**TEKS YANG DISEDIAKAN**.
LIBERALISME
Liberalisme merupakan suatu prespektif yang berfokus
pada perdamaian. Perbedaan mengenai asumsi dari liberalisme dan realisme yang
terlihat mencolok ialah teori ini melihat persoalan dari sisi perang-damai,
kompetisi, dan konfliktual yang selalu mengutamakan perang maupun konflik untuk
mencapai perdamaian. Sebaliknya, perspektif liberalisme percaya bahwa untuk
mencapai kedamaian, tidak diperlukan adanya konflik yang berujung pada perang
hal tersebut dapat dihindari dengan cara melakukan kerjasama untuk sama-sama
mencapai kepentingannya, contohnya dengan cara kerjasama dalam hal perdagangan.
Selain itu berbeda dengan kaum realis, yang melihat negara yang pertama dan
paling utama sebagai pemusatan dan instrumen kekuasaan, kaum liberal melihat
negara sebagai entitas konstitusional yang membentuk dan menjalankan aturan
hukum yang menghormati hak warga negaranya untuk hidup, bebas, dan sejahtera.

**DATA YANG DIBERIKAN**.

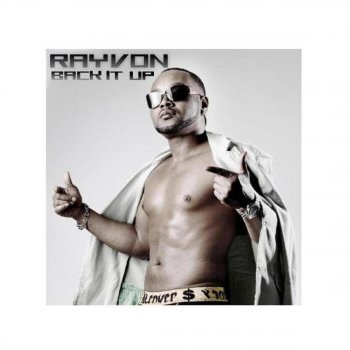 Rayvon Back It Up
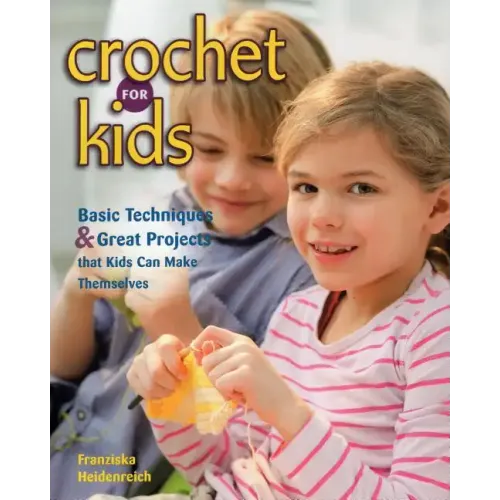 Crochet for Kids: Basic Techniques & Great Projects That Kids Can Make Themselves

**PETUNJUK PENGERJAAN**.
1 – Tentukan apakah setiap pernyataan berikut sesuai dengan teks tentang liberalisme, lalu jawab ya atau tidak disertai kutipan tepat dari teks yang menjadi penentunya: (a) Liberalisme berfokus pada perdamaian. (b) Kaum liberal memandang negara terutama sebagai pemusatan dan instrumen kekuasaan. (c) Kerja sama dalam perdagangan disebut sebagai contoh cara bekerja sama untuk mencapai kepentingan.
2 – Tuliskan kembali bagian teks tentang liberalisme tanpa mengubah satu kata pun, mulai dari "Selain itu berbeda" sampai dengan "bebas, dan sejahtera.".
Data tersebut merupakan bahan tersendiri yang tidak berkaitan dengan teks tentang liberalisme.

**HASIL PENGERJAAN**.
1 –
(a) Ya. "Liberalisme merupakan suatu prespektif yang berfokus pada perdamaian."
(b) Tidak. "kaum liberal melihat negara sebagai entitas konstitusional yang membentuk dan menjalankan aturan hukum"
(c) Ya. "contohnya dengan cara kerjasama dalam hal perdagangan."

2 –
Selain itu berbeda dengan kaum realis, yang melihat negara yang pertama dan
paling utama sebagai pemusatan dan instrumen kekuasaan, kaum liberal melihat
negara sebagai entitas konstitusional yang membentuk dan menjalankan aturan
hukum yang menghormati hak warga negaranya untuk hidup, bebas, dan sejahtera.